Sur Fit For Caesar, il y a un son de flûte très beau qui semble à la fois naturel (comme s’il était joué sur une vraie flûte) et synthétique (comme s’il venait d’un synthétiseur) : avez-vous l’impression que votre musique cherche à brouiller les perceptions, créer une zone où les sens et les choses ne sont pas clairement définis ?
J’aime l’idée que l’auditeur ne sache pas exactement d’où viennent les sons. J’ai récemment rencontré un type qui pensait que toute ma musique était composée de samples. Je n’ai aucun sampler, tous les sons sur les disques de Sun Araw viennent d’un véritable instrument véritablement joué, sauf quelques sons tirés d’enregistrements sur le terrain, ici où là. Mais cette flûte est synthétique. Voilà, j’ai tué le mystère. Je ne sais absolument pas jouer de la flûte.

Dans Lute And Lyre, il y a une ligne de guitare très agréable et clairement mélodique qui se détache du reste, à un moment : pouvez-vous me raconter un peu comment ce titre vous est venu à l’esprit ?
Ce morceau en particulier est parti d’une impro avec mon ami Nick, je jouais de ce clavier aérien, tout en contrôlant une boîte à rythmes et une basse automatique intégrées dans un vieil orgue, il était à la batterie. La guitare a été ensuite réenregistrée, je crois, mais elle a tout poussé dans une direction différente, comme si elle avait été à l’autre extrémité du spectre. Toute la chanson s’est construite comme un jeu entre ces deux élans contraires, ce truc mélodique traînant et quelque-chose d’un peu plus psychédélique et texturé.

Une dernière question sur le nom de Sun Araw : à quoi fait-il référence ? Sun Ra ?
C’est un hommage à peine déguisé à un véritable héros de la vie inter-dimensionnelle. Mais aussi « araw », en tagal, veut dire « soleil » ou « jour », le JOUR du SOLEIL : le repos sacré.

Le plus beau son en ce moment, en cette année pleine d’une chaleur étouffante et moite, c’est celui qui surgit très régulièrement de la Côte Ouest des Etats-Unis, du label Not Not Fun, où l’on retrouve Pocahaunted (qui n’existe plus dans sa forme originelle et sans doute plus sous ce nom non plus). Le son de ce label m’obsède en ce moment de la même manière que le font depuis quelques temps les images de palmiers : j’ai l’impression d’en voir partout, qui me rappellent à la fois Miami Vice et Beyrouth.

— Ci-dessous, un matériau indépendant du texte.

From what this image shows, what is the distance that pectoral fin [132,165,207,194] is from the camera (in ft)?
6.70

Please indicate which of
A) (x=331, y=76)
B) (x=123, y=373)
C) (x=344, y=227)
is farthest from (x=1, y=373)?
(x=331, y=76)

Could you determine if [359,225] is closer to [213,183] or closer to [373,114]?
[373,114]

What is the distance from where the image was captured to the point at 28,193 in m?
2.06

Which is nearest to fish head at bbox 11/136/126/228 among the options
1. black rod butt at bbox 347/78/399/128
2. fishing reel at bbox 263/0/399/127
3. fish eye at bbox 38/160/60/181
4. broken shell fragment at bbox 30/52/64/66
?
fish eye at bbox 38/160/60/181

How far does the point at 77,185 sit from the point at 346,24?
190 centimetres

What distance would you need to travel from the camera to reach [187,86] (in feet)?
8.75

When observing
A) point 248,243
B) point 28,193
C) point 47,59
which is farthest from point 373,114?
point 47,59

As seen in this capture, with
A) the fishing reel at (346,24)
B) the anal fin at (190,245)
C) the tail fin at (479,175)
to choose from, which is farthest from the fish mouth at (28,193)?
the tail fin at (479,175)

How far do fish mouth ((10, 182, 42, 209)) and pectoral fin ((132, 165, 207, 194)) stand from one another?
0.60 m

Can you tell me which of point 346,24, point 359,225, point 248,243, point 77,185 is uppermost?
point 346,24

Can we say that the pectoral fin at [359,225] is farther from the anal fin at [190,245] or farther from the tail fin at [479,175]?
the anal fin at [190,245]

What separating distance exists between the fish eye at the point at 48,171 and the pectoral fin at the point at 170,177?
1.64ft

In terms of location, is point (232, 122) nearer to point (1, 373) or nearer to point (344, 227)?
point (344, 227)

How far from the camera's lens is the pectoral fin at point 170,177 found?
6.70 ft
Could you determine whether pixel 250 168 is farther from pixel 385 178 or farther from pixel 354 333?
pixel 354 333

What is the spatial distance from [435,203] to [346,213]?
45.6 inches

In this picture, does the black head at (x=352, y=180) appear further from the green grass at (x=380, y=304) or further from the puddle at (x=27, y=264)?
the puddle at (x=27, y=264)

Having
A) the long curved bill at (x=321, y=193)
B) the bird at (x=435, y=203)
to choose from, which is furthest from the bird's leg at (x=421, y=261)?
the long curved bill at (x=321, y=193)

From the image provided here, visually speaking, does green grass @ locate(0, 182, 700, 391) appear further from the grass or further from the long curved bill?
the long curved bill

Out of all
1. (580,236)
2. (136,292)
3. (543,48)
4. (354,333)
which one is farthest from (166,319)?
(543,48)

Des palmiers, il y en a plein sur les pochettes des disques de Not Not Fun, sur le rond central de l’album de Ducktails, sorte de pop instrumentale planante faite sans doute dans une cave sous air conditionné. Il n’y en pas d’apparent sur celle du nouvel album de Sun Araw, Heavy Deeds, mais il y a néanmoins sur ce disque toute la lumière qui accompagne généralement l’apparition de palmiers. Une lumière artificielle, groggy et éblouissante, qui fait sonner la musique comme un rêve diffracté, un champ de possibles sonores et de rêveries portées par des guitares, des orgues, des percussions de pacotille, des voix étouffées, organisés ensemble comme s’ils surgissaient de l’inconscient de Brian Eno. Le morceau d’ouverture de l’album est une litanie soûle qui s’incruste dans la tête avant même que l’on s’en rende compte : elle est là, pour durer. Il y a aussi des milliers d’autres disques (ou plutôt une poignée de dizaines, deux cents ou un peu plus) sur ce label. Il y a le double album de Raccoo-oo-oon, groupe dévasté de psychédélisme minéral et dont on dit qu’il n’existerait même plus alors même qu’on le promettait à bien mieux encore. Tant pis pour nous. Sur Not Not Fun, il y a aussu des cassettes qui s’épuisent très vite et là, la chance a fait que sont tout de même arrivées deux des plus récentes : l’une est un enregistrement live de Pocahaunted (le dernier, dit-on, sous ce nom) et l’autre est d’un inconnu, Rangers, dont on dit qu’il serait une sorte d’Ariel Pink nouveau. On en reparle bientôt, vite, avant la chute des palmiers, au moins, au plus.